Kubernetes and Databases - Best Practices for Running Databases in Containers
Discover the key strategies and challenges of running stateful databases in Kubernetes clusters
As Kubernetes adoption grows, so does the desire to run everything—including stateful databases—inside clusters. While Kubernetes excels at managing stateless applications, running databases in containers presents unique challenges. This guide explores the best practices for running databases in Kubernetes, offering a deep technical dive for intermediate and advanced users.

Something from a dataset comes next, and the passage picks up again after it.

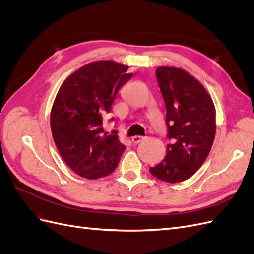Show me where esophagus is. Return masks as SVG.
<instances>
[{"mask_svg":"<svg viewBox=\"0 0 254 254\" xmlns=\"http://www.w3.org/2000/svg\"><path fill=\"white\" fill-rule=\"evenodd\" d=\"M142 140H144V136H141V135H134L133 137H132V143L133 144H137V143H140Z\"/></svg>","mask_w":254,"mask_h":254,"instance_id":"obj_1","label":"esophagus"}]
</instances>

Should You Run Databases in Kubernetes?
Before diving into technical details, it’s important to ask: Should you run your databases in Kubernetes?
Pros:
- Unified platform for stateless and stateful apps
- Automated scaling and orchestration
- Easier DevOps pipeline integration
- Platform-agnostic deployments
Cons:
- Complexity in storage and persistence
- Risk of data loss without careful configuration
- Stateful applications require extra effort for HA
If your team is prepared to handle these challenges, Kubernetes can be a powerful environment for running production-grade databases.

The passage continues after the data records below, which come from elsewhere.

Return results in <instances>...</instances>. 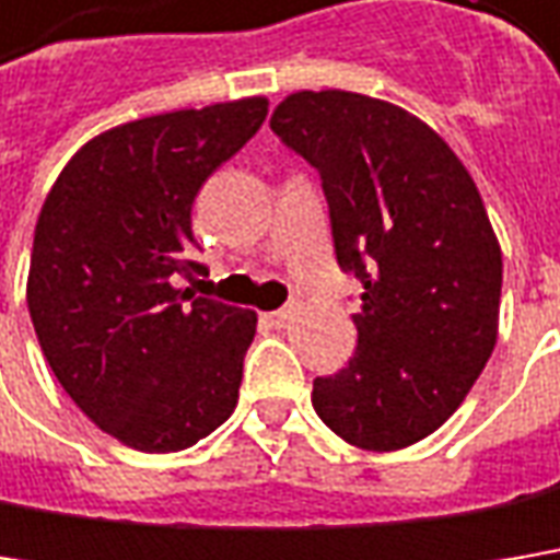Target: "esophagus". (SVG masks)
<instances>
[{
    "label": "esophagus",
    "instance_id": "1",
    "mask_svg": "<svg viewBox=\"0 0 560 560\" xmlns=\"http://www.w3.org/2000/svg\"><path fill=\"white\" fill-rule=\"evenodd\" d=\"M266 319H269V323H272V326H276V329H284V326H288V323H291V311H288V307H284V311L266 313Z\"/></svg>",
    "mask_w": 560,
    "mask_h": 560
}]
</instances>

Use StatefulSets for Databases
Kubernetes provides StatefulSets to manage stateful applications like databases. Unlike Deployments, StatefulSets:
- Assign stable network identities (DNS) to Pods
- Preserve persistent volumes across Pod restarts
- Maintain ordered, rolling updates
For example, running a PostgreSQL cluster with StatefulSets ensures that replicas can identify each other via predictable hostnames like:
postgres-0.postgres.default.svc.cluster.local
Persistent Volume Management
Databases need persistent storage that outlives Pods. This is handled using:
- Persistent Volume Claims (PVCs): Requested by StatefulSets
- StorageClasses: Define how volumes are provisioned (e.g., AWS EBS, GCP PD, Ceph)
Best Practices
- Use ReadWriteOnce (RWO) volumes for most single-node databases
- Choose fast, durable storage (SSD-backed where possible)

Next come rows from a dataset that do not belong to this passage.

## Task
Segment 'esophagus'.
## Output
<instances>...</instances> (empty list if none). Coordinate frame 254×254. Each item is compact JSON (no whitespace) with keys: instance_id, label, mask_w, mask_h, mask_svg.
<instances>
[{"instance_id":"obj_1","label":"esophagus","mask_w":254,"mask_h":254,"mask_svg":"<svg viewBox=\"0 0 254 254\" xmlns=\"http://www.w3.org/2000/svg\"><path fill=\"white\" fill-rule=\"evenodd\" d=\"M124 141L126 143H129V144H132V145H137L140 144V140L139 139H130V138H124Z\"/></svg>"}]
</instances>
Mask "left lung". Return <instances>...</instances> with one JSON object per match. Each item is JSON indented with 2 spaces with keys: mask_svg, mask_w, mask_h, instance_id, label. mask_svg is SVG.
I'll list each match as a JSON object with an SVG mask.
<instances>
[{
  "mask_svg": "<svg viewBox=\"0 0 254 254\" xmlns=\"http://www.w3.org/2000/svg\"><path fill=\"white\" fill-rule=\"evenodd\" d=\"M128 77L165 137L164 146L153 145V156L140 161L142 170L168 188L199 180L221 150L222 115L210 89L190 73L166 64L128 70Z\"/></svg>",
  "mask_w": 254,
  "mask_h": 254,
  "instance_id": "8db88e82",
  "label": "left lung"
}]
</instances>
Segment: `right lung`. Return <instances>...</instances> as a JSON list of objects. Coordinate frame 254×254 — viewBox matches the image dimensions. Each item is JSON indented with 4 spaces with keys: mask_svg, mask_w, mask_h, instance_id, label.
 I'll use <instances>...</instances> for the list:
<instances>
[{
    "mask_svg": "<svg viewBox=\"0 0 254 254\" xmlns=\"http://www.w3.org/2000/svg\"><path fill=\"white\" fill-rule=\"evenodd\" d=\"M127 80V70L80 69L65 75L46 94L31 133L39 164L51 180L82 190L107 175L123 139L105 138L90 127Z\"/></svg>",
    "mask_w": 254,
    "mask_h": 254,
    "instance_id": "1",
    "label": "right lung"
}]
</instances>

- Enable volume snapshots for disaster recovery
- Avoid using ephemeral storage for production data
Example PVC template in a StatefulSet:
volumeClaimTemplates:
- metadata:
name: data
spec:
accessModes: ["ReadWriteOnce"]
resources:
requests:
storage: 10Gi
storageClassName: fast-ssd
Network Configuration and DNS
Databases often require stable endpoints for replication and client connections. StatefulSets offer:
- Stable Pod DNS (essential for clustering)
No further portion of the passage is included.